溫良眼皮跳了下,忍不住後退了一步,卻被欒舟拽著手腕不放。
“原來是怕的,還以為你膽子變大了呢,”欒舟語氣親昵倦懶。
他說的起勁,越說越瘋魔,手指在溫良露出痕跡的脖子上輕輕摩挲,
“畜生就是畜生,不懂得憐香惜玉,這種情況下白澤居然把你丟在這去乾彆的,換了我,我肯定把你抱在懷裡寵著、摟著”

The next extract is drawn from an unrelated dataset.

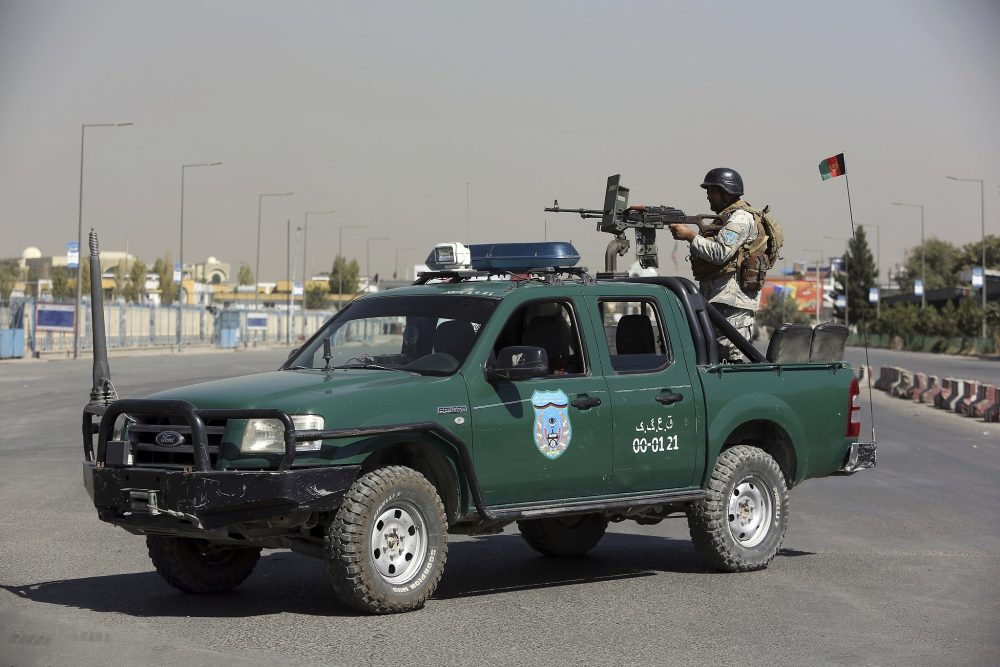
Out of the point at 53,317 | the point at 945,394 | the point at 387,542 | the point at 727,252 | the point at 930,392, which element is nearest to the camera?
the point at 387,542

他拇指挪到了溫良被咬破的唇上,輕按著血痂,“我更舍不得咬傷你,也舍不得讓你給我咬”
溫良
“欒舟,茶味溢出來了”
溫良還是忍不住打斷了欒舟的話。
“溢出來了嗎?”
“嗯,溢出來了”
欒舟笑了笑,就聽溫良說,“不要這樣笑了,感覺你很累,不想笑可以不笑的”
欒舟臉上的笑容像被按了暫停鍵,嘴角微微抽動,最後緩緩的抹平。
他坐在椅子上靜默的望著溫良,安靜的看了好一會才伸出手把溫良拉到自己懷裡,雙手環住想跑的人。
溫良的腰細,欒舟兩隻手臂在他背後重疊了很多。
他把頭埋在溫良的肚子上,低低的哄,“讓我抱一會,就一會兒”
他逆天而行,本就會遭報應,他一直壓製著自己的嗔念,努力在溫良麵前做個正常人。
因為他知道任誰看見他瘋了的樣子,都會害怕。
不能讓溫良看見自己失控。
溫良會討厭的。
所以他就笑,笑的臉發酸,可笑的像個小醜,但是怎麼辦啊,他的寶貝一眼把他看穿了。
胸腔裡無法熄滅的火焰得以片刻的安息,如狂風過境後的海麵,千瘡百孔、留下一片柔和的漣漪。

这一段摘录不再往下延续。